3.稲盛和夫名誉会長はなぜ影響を与え続けるのか!
4.アメーバ経営で会社も社員も成長する!
【2】まとめ
【1】理念経営という名の人活経営で成長を続ける京セラ!
1.京セラとは?
1959年(昭和34年)、稲盛名誉会長が資本金300万円、社員わずか28名で「京都セラミック株式会社」として創業を始めました。
現在、資本金1,157億円、売上高1兆円突破、連結税引き前利益1,200億円を誇る超優良企業です。グループ企業は184社を数え、アメーバ経営(独立採算制)で運営しています。
事業も多岐にわたり、電子デバイス、情報機器、通信機器、ファインセラミック、光学機器など手広く展開しています。「選択と拡大」を経営戦略に据えているのです。
京セラは、資金も信用もない小さな町工場から出発しました。頼れるものはなけなしの技術、そして信じあえる7人の同志。会社の発展のために、一人ひとりが精一杯努力し、経営者も命をかけてみんなの信頼に応える努力を止めませんでした。
京セラの経営は、「社員みんなが本当にこの会社で働いてよかったと思える会社でありたい」という想いが形になったものなのです。
2.稲盛流理念経営の真髄!
「従業員の物心両面の幸福を追求し、人類、社会の進歩発展に貢献する」。
これがよく知られた京セラの経営理念です。しかし稲盛名誉会長は“準理念“と言ってもよいような心に残るキーワードをいくつも発信してきました。例えばその一つに「高い目標と強烈な思いが企業を伸ばす」というのもあります。
従業員の物心両面とありますから、給料だけでなく心の幸福も合わせて追求するわけです。心豊な人格を形成しなければ真の幸福とはいえないという考えです。人類とは顧客をはじめ全てのステークホルダーと考えれば分かりやすいですね。当然社会への貢献ですから「企業の社会的責任(CSR)」を果たしていくということです。40年も前に掲げられた理念ですから、その先見性の高さをうかがわせます。

####################

ねらい 1:
次の(a)〜(c)が京セラの経営に関する文章の内容と合うかどうかを、それぞれ「はい」か「いいえ」で答え、決め手となる本文の語句をそのまま引用せよ。
(a) 京セラは社員28名で創業した。
(b) 京セラのグループ企業は100社に満たない。
(c) 京セラの経営理念は、従業員の給料だけを追求するものである。
ねらい 2: 京セラの経営に関する文章によると、京セラが経営戦略に据えているものは何か。
ねらい 3: 京セラの経営に関する文章を、最後の文の次から書き継げ。

データ部分:
####################

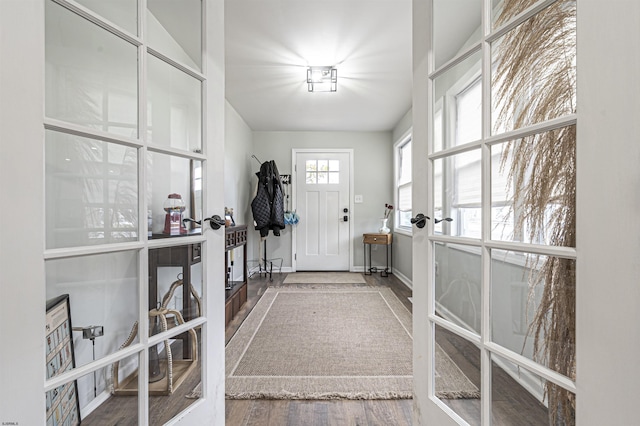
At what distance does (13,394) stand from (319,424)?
1130 mm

####################

記述回答 1:
(a) はい。「社員わずか28名で「京都セラミック株式会社」として創業を始めました」
(b) いいえ。「グループ企業は184社を数え」
(c) いいえ。「給料だけでなく心の幸福も合わせて追求するわけです」

記述回答 2: 「選択と拡大」である。

記述回答 3:
バブル崩壊後、厳しい経営環境が続きましたが、どんなときでも成長を続ける会社というのがあります。一体なにがどう違うのでしょうか。稲盛名誉会長の言葉を借りれば「経営理念が末端までどれだけ浸透しているか、その差だ」ということです。
どこの会社も経営理念は掲げているでしょう。しかし、「仏造って魂入れず」になっている会社が多いのです。高い目標を掲げても、崇高な理念を掲げても社員全員が強烈な思いを持って実行しなければ何の変化も起きないのです。
物的な豊かさと精神的な豊かさ、この両方を手に入れるために、具体的にはどうしたらよいのでしょうか?
稲盛氏は次のように述べています。
「大切なのは日々懸命に働くこと。お釈迦さんの説かれる「精進」です。労働とは単に生活するための糧を得る手段ではなく、欲望に打ち勝って、心を磨き、人間性を高めていくことができる、崇高な行為です。仕事ことが精神修行の場であり、日々精魂込めて働くことが魂を磨くための修行になるのです。だから毎日を『ど真剣』に生きなくてはならない。」
3.稲盛和夫名誉会長はなぜ影響を与え続けるのか!
「会社の寿命30年説」というのがあります。伊藤謙介氏が社長を命じられたのがちょうど京セラ創業30年という節目の年でした。「企業が伸びるか廃れるか、それは君ら次代の経営者次第だ」と強烈なメッセージを稲盛名誉会長からもらいました。
伊藤謙介氏は社長時代、「京セラフィロソフィ手帳」を作成し、自ら陣頭指揮に立ち、全社員への徹底研修に乗り出したのはそのためです。「人間として何が正しいか」を物事の判断基準に置くことが明記されています。
稲盛名誉会長は鹿児島の出身、そして西郷隆盛の思想的影響を色濃く受けています。曲がったことは大嫌い、「人間として正しいことが経営においても正しい」と考えています。企業不祥事が発生するたびに法改正の繰り返し、そしてコンプライアンスが叫ばれます。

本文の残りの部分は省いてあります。